Methods Qualitative assessment of macula, retina and optic disc head FD-OCT (Topcon 3D OCT-1000) imaging of patients with treatment-naive and laser-treated proliferative diabetic retinopathy (PDR). The morphology and plane of retinal neovascularisation at the disc (NVD) and elsewhere in the retina (NVE) were examined, and the posterior vitreous relationships were evaluated. The FD-OCT characteristics of clinical versus subclinical PDR disease were correlated with conventional and wide-field Optos fundus fluorescein angiography.

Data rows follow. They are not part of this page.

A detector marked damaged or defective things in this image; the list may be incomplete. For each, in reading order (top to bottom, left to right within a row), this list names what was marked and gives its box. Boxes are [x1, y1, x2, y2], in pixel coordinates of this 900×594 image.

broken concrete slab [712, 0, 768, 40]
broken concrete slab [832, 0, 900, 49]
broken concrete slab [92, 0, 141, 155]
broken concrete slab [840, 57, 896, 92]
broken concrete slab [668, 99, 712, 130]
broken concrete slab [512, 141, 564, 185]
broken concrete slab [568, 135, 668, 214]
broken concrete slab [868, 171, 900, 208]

Results 50 eyes of 50 patients were evaluated in this retrospective study. Retinal neovascularisation appears as a hyper-reflective complex, with NVE arising from inner retina with disruption through the internal limiting membrane to attach to the posterior hyaloid surface. FD-OCT detected subclinical hyper-reflective NVD complexes that were subvisible on colour fundus imaging. We describe retinoschisis, vitreoretinal adhesions and pegs, zones of separation, and intraretinal tractional elements in untreated PDR patients using high resolution FD-OCT.
Conclusions FD-OCT can non-invasively characterise retinal and optic nerve head neovascular complexes at different stages of the proliferative disease process. In clinical practice, FD-OCT can monitor the in vivo serial changes of retinal neovascularisation over time.